Performance of the procedures before issuance permits early consideration of significant accounting matters affecting the interim financial information and early modification of accounting procedures that the accountant believes might be improved. The interim financial information ordinarily would be presented as supplementary information outside the audited financial statements. An entity may publish various documents that contain information in addition to interim financial information and the independent accountant’s review report on that interim financial information. Fn 13 If information that the accountant believes is necessary for adequate disclosure in conformity with generally accepted accounting principles is not included in the interim financial information, the accountant should modify the report and, if practicable, include the necessary information. If the accountant becomes aware that the interim financial information is materially affected by a departure from generally accepted accounting principles, he or she should modify the report.

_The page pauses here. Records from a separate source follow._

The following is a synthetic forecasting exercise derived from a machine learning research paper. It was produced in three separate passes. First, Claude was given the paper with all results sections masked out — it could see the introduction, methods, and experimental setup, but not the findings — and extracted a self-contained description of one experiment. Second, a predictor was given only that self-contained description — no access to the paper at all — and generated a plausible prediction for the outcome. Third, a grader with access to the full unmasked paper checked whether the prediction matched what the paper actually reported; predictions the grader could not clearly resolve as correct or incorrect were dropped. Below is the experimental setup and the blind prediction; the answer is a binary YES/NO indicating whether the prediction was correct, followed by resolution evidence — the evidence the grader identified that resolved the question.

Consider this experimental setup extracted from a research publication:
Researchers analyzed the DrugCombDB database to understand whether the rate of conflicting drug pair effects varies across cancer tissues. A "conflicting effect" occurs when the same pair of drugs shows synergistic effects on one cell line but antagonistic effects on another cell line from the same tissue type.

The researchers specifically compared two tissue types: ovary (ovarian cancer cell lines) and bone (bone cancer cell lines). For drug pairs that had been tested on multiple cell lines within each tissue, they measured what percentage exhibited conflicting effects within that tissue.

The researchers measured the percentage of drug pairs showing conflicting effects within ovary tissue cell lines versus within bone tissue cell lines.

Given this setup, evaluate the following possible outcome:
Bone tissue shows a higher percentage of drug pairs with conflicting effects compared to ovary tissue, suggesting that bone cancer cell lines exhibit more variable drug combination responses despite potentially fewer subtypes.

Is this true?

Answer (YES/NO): NO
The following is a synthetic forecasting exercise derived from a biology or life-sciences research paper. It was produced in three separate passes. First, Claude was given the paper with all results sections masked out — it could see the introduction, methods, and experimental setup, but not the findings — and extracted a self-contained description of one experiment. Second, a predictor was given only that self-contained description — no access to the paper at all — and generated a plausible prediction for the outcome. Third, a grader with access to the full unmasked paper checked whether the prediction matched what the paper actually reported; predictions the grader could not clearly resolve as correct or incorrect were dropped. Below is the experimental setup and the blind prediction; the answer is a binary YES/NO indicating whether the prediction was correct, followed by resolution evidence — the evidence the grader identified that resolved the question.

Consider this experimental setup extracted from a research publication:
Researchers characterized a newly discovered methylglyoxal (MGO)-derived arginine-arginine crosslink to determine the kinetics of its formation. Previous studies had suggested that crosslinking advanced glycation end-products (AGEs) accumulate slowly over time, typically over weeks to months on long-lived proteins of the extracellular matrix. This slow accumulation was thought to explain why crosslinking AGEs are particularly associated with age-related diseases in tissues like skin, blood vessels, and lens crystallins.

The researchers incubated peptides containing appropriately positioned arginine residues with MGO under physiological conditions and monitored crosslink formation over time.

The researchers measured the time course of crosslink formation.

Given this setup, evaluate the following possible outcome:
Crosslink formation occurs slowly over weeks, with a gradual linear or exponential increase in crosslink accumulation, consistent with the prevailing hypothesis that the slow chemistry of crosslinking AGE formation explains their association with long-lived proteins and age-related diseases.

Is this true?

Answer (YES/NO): NO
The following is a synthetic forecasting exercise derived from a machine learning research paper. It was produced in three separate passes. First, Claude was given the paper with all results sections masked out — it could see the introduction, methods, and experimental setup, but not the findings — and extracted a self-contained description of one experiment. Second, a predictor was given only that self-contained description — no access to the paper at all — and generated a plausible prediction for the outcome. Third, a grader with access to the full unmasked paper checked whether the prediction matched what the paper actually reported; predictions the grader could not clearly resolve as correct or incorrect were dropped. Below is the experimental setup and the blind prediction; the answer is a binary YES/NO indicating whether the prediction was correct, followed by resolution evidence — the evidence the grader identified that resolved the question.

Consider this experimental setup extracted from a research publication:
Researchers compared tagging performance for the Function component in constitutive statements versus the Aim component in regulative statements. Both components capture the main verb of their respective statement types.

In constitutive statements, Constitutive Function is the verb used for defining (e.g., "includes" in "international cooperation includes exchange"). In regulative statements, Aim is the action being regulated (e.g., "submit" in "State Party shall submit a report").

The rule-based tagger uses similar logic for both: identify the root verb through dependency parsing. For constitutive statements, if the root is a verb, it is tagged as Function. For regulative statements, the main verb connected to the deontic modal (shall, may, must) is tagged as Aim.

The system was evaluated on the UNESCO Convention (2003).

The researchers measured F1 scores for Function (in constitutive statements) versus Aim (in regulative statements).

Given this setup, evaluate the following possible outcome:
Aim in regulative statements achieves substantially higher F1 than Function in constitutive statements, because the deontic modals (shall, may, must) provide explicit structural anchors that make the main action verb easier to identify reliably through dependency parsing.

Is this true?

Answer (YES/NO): YES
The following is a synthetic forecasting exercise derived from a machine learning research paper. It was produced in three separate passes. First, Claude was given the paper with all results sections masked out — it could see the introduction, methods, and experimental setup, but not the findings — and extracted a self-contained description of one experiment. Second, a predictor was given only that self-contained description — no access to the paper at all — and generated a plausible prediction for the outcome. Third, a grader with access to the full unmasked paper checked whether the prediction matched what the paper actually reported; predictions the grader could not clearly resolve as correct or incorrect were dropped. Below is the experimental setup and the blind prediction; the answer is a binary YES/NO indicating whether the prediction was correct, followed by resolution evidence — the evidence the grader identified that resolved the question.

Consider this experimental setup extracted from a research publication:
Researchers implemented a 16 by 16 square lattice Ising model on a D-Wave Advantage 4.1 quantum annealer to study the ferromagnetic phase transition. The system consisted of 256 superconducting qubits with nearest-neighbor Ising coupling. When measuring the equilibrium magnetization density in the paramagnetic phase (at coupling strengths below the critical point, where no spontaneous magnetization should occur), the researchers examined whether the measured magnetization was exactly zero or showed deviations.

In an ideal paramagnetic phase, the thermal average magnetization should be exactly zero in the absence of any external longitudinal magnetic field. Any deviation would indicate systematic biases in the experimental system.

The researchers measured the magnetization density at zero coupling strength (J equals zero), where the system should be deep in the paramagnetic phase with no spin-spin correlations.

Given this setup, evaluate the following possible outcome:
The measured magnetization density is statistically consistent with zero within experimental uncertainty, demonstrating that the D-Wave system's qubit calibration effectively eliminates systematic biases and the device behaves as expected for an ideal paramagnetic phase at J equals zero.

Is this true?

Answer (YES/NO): NO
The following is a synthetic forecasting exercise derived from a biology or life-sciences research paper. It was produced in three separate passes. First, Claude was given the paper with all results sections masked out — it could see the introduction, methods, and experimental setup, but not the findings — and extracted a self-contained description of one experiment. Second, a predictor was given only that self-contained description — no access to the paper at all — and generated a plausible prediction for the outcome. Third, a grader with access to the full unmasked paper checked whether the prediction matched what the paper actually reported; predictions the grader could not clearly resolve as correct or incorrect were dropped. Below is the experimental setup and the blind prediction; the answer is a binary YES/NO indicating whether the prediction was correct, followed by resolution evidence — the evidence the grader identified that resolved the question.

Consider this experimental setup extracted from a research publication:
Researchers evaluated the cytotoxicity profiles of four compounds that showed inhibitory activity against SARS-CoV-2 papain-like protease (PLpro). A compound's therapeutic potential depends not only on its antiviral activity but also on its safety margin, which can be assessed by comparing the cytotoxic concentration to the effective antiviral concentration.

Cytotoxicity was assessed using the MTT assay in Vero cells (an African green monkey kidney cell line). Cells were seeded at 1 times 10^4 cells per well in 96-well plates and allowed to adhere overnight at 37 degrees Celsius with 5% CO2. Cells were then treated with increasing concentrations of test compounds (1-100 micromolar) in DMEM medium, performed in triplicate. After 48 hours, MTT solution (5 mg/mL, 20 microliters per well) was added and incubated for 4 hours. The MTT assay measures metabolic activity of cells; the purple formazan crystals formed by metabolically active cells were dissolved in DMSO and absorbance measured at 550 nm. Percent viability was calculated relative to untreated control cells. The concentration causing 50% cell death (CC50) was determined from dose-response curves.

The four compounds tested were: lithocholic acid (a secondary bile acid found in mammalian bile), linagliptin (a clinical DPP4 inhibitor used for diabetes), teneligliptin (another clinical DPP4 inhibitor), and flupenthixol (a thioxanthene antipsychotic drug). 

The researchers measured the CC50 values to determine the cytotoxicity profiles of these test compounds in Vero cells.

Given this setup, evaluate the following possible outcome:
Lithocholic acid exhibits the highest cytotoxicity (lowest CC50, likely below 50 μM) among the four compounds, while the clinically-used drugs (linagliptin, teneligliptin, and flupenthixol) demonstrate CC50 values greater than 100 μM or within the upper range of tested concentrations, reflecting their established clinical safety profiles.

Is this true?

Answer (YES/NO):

Footnote and other disclosures should be provided as needed for fair presentation and to ensure that the financial statements are not misleading. 8The accountant also may consider reviewing the predecessor accountant’s documentation related to reviews of interim period(s) in the prior year. If the client will not agree to include the accountant’s review report, the accountant should perform the following procedures. The information necessary for adequate disclosure is influenced by the form and context in which the interim financial information is presented. The modification should describe the nature of the departure and, if practicable, should state the effects on the interim financial information.
If the accountant has not audited the most recent annual financial statements, the accountant should perform procedures to obtain such knowledge. 8 In doing so, the accountant should specifically consider the nature of any (a) corrected material misstatements; (b) matters identified in any summary of uncorrected misstatements; (c) identified risks of material misstatement due to fraud, including the risk of management override of controls; and (d) significant financial accounting and reporting matters that may be of continuing significance, such as weaknesses in internal control. The objective of a review of interim financial information differs significantly from that of an audit conducted in accordance with the standards of the PCAOB. The interim financial information may be presented in the form of financial statements or in a summarized form that purports to conform with generally accepted accounting principles5 and applicable regulatory requirements, for example, Article 10 of Regulation S-X for Form 10-Q. Paragraphs .37 through .46 of this section provide reporting guidance for a review of interim financial information. If your company is privately held, you probably prepare financial statements just once a year — unlike public companies, which are required by the Securities and Exchange Commission (SEC) to file financial reports quarterly.
While interim reporting may provide some insight into a company’s ongoing performance, it’s important to understand the drawbacks and limitations of these reports. It is not necessary to repeat disclosures that are in the latest annual financial report, or to provide immaterial updates. The purpose of the notes is to give the reader of the financial statements more context to understand the numbers and have a better feel for the company’s situation. “Interim” financial statements are financial statements for periods that are not year-end. Your go-to resource for timely and relevant accounting, auditing, reporting and business insights.